The housing market has not traditionally provided a barrel of laughs, unless of course, you’ve already played it like a fiddle and are laughing at your tenants all the way to the bank. For those of us who have yet to nail down that property portfolio, Birthright shows us that we’re not alone.
Two generations of one family collide in this funny, dark, and charming film that’s centered around a bricks- and- mortar residential asset that the Baby Boomers are clinging to and the Millennials want a piece of. The fact that the hyped-up son Cory and his partner from-the-wrong-side-of- the- tracks Jasmine are about to have a baby lends a desperation to their housing woes, and is not the only point in the film that seems to draw on much grander allegories and deeper themes. Mary, Jesus and Joseph trotting off to the manger though this is not- the young couple look at the older generations wealth with not only envy, but a deep resignation that they can never earn what their parents have. Options are in short supply.
Michael Hurst is hilarious as the father who just doesn’t understand why his child can’t build up an empire like he did, ”bit by bit, we turned one jacket and one jumper into a whole house,” he explains. Linda Cropper is excellent as the mother who wants to keep things just as they are.

Written & Directed by Zoe Pepper
Produced by Cody Greenwood
Executive Producers John Maynard,
Sarah Thomson, John Battsek
Director of Photography Michael McDermott ACS
Editor Luca Cappelli
Composer James Peter Brown
Screening at Sydney Film Festival 2025
Premiered at Tribeca Film Festival 2025.
Starring Travis Jeffery as Cory, Maria Angelico as Jasmine, Michael Hurst as Richard and Linda Cropper as Lyn



The film becomes increasingly dark and desperate as time goes on. Fittingly, the whole story takes place in the house and the garden, the two couples eventually declaring war on each other, and laying down a winner- takes- all claim to the space. An at times classical score, and dramatic visual vignettes, lend great poignancy to the often very funny scenes. In the end the housing crisis isn’t fixed, but the more extreme solutions are explored.
Birthright is the debut feature film for director Zoe Pepper, coming to filmmaking after a long career in theatre. She wrote on the comedic thriller series, Population 11 for Jungle Entertainment, and has won an Australian Writer’s Guild award and a Director’s Guild Award. Her theatre work is Helpmann nominated and has toured extensively, notably The Irresistible played at Dark Mofo festival and the Sydney Opera House. Zoe co-wrote and directed the web series The Big Spaghetti which played at Slamdance Film festival, and she is the co-founder of Audioplay, an award-winning interactive audio app for kids.
Irresistible chatted to Zoe about she’s blending her theatre past and filmic future, her experiences making Birthright, and how she managed to make the rampant late-stage capitalist neoliberalist disaster we’re all living in so funny.

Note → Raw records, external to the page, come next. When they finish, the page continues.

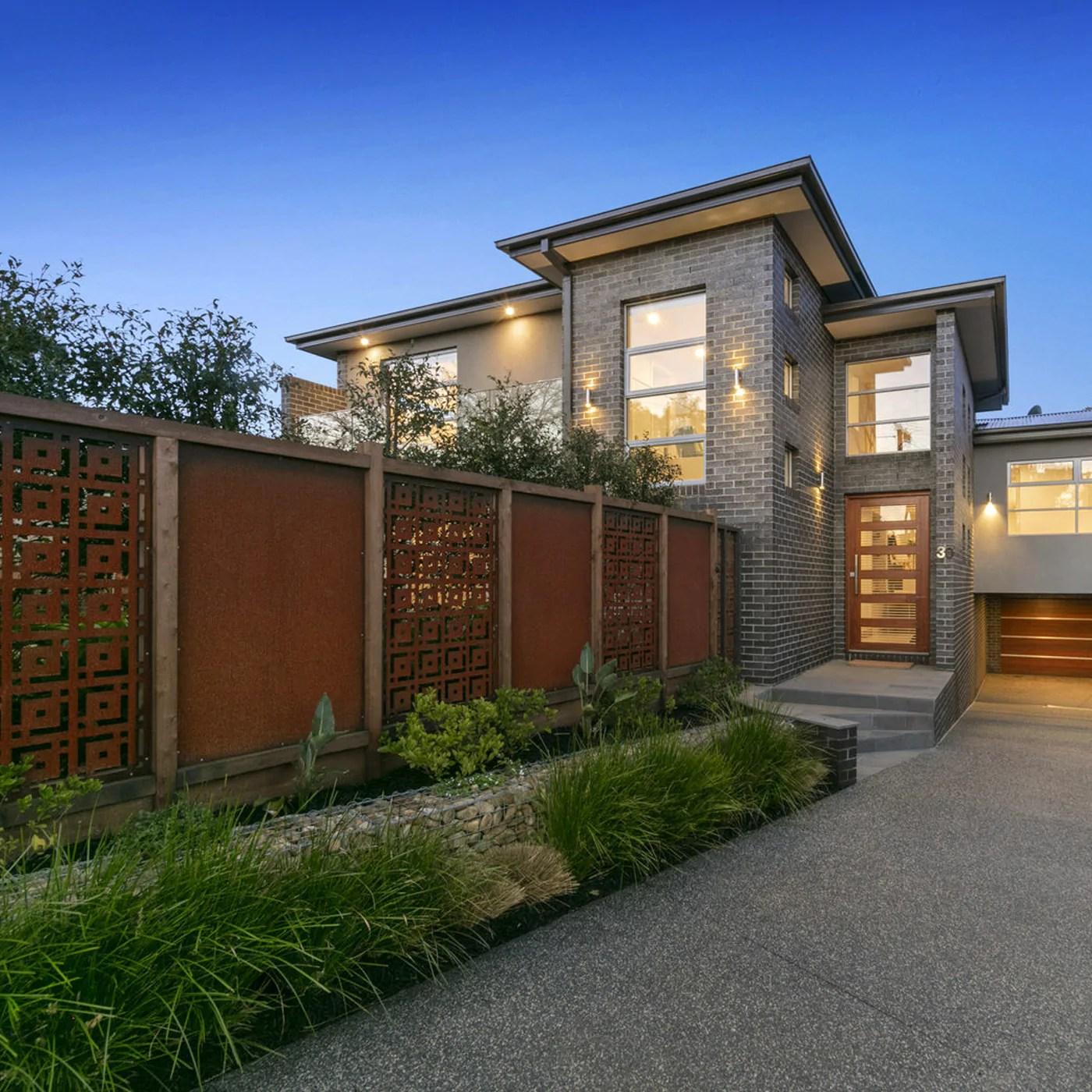 Privacy Screens Screening Ideas Gallery Chippy S Outdoor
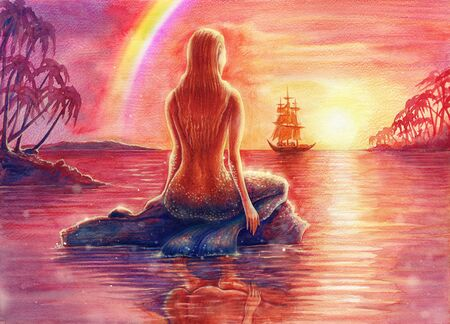 Painting fantasy watercolor landscape with mermaid silhouette is relaxing on shore, seascape with nixie, water nymph, undine, seamaid in sea, beautiful sunset, ocean, palm trees, hand drawn background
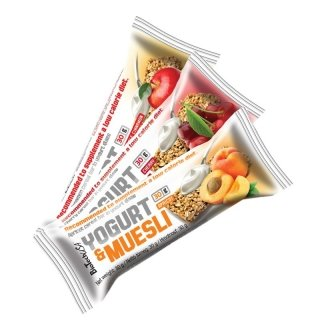 Углеводный батончик BT Yogurt and Muesli Bar 30гр
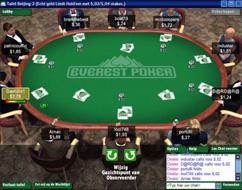 Khelo365 poker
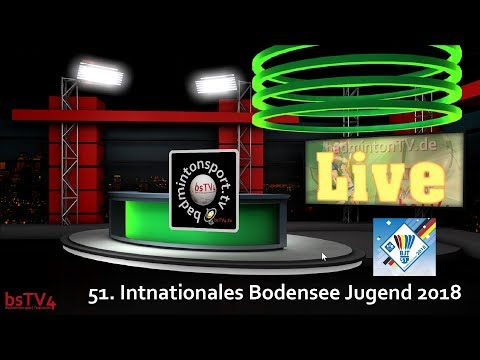 51. Internationales Bodensee Jugend 2018 [final doubles]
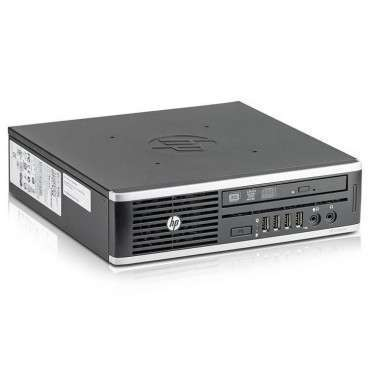 Компютър HP Compaq Elite 8300USDT с процесор Intel Core i5 3470S 2900Mhz 6MB, 4096MB DDR3, 320 GB, Ultra Slim Desktop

Congratulations on your Tribeca selection where Birthright has just premiered! It sounds like it went down really well over there. How do you think the American audience felt about the universality of intergenerational economic warfare!
Zoe Pepper: Thanks so much! Yeah, we were so happy with how it played at Tribeca. it was so great to see that the humour landed with the crowd.
In terms of the intergenerational economic warfare – Americans speak capitalism more fluently than we do, so they absolutely got it. Their generational inequality is not so completely distilled in housing, so I’m really curious to see how this is felt and understood by an Australian audience.
The film is very funny, but of course, different cultures can find different things funny. Did the Tribeca audiences laugh in all the right places?
ZP: They laughed a lot, which was great! The script for Birthright was very idiosyncratic, I didn’t hold back on the weird, so I’m enjoying seeing that audiences find it funny.
I’m excited for it to play at Sydney and see the differences in how the audience reacts.

There’s a desire in the Australian film industry to develop films that can be recognised as brand Australian overseas. I would think this film would tick all those boxes. Did you find people talking to you over there about your film as a particularly Australian one?
ZP: The dryness of the humour is probably the most Australian thing about the film. But beyond that I don’t think this is the type of film Australia is really known for, especially in terms of contemporary cinema. That people can identify with the themes and the characters is what I appreciated the most. The universality of the story is what is most important to me.
You’ve come from a theatre background, and there is definitely that sense of intensity in the film as you hone in on just four characters, and yet it doesn’t feel like a play put into a film. How hard was it to blend different theatre and film inclinations or directions?
ZP: I think my theatre background gives me a different approach to working with actors. I demand a lot of actors and really push to get a specific performance.
Going into production on Birthright I was cognisant of my strengths and weaknesses and I tried to be very prepared to compensate for areas where I’m less experience, which is mainly on the technical side of filmmaking. I’m glad to hear it doesn’t feel like a play on film.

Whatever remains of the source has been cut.